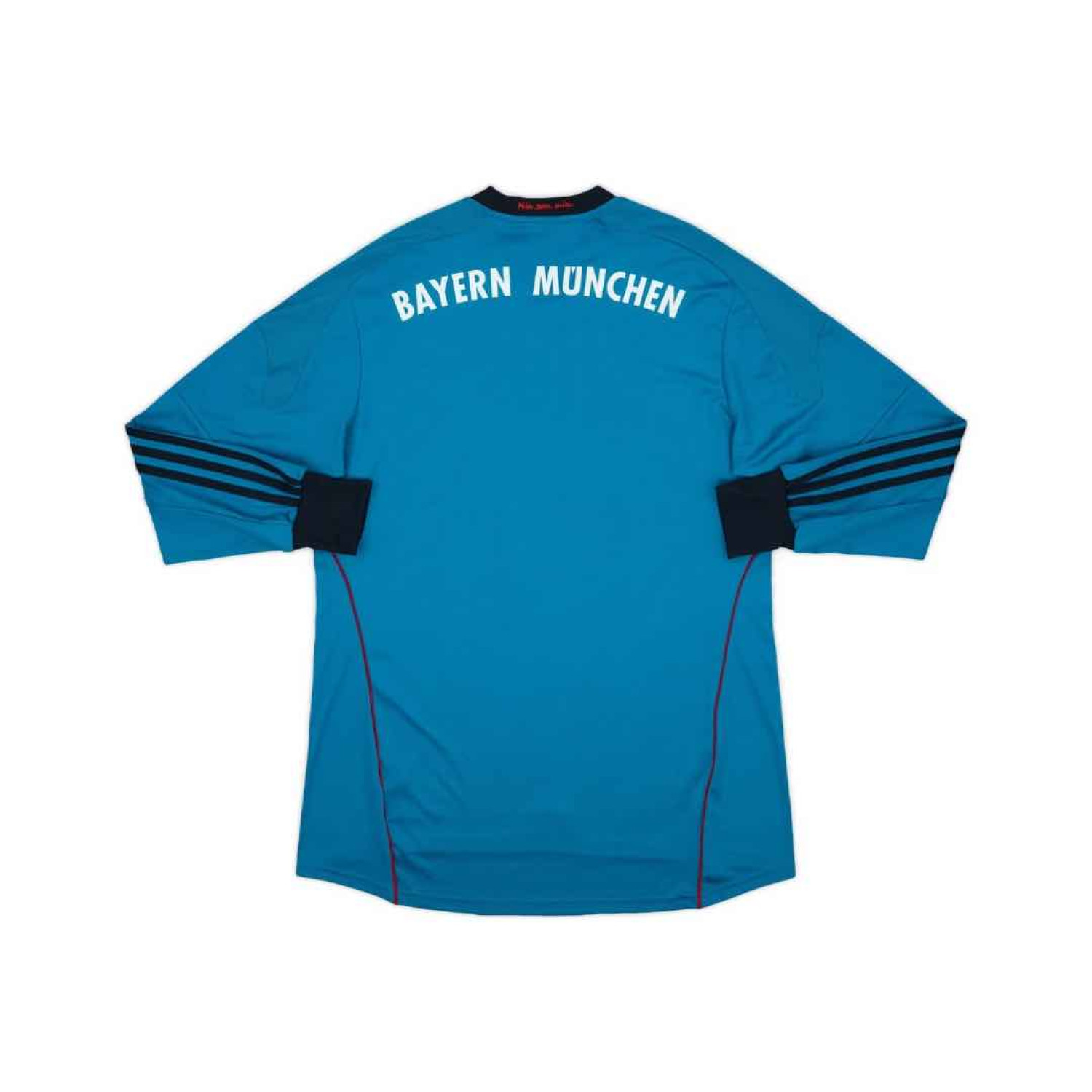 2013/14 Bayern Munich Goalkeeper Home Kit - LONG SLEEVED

■ ■ ■

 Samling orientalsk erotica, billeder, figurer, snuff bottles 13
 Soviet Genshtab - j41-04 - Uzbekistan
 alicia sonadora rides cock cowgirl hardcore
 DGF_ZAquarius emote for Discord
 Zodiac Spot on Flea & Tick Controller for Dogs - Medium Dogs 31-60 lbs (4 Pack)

■ ■ ■

**WHAT TO DO**
The output should be exactly the lines above from the line containing "alicia sonadora rides cock cowgirl hardcore" to the line containing "Zodiac Spot on", inclusive, with no other lines.

**YOUR SOLUTION**
 alicia sonadora rides cock cowgirl hardcore
 DGF_ZAquarius emote for Discord
 Zodiac Spot on Flea & Tick Controller for Dogs - Medium Dogs 31-60 lbs (4 Pack)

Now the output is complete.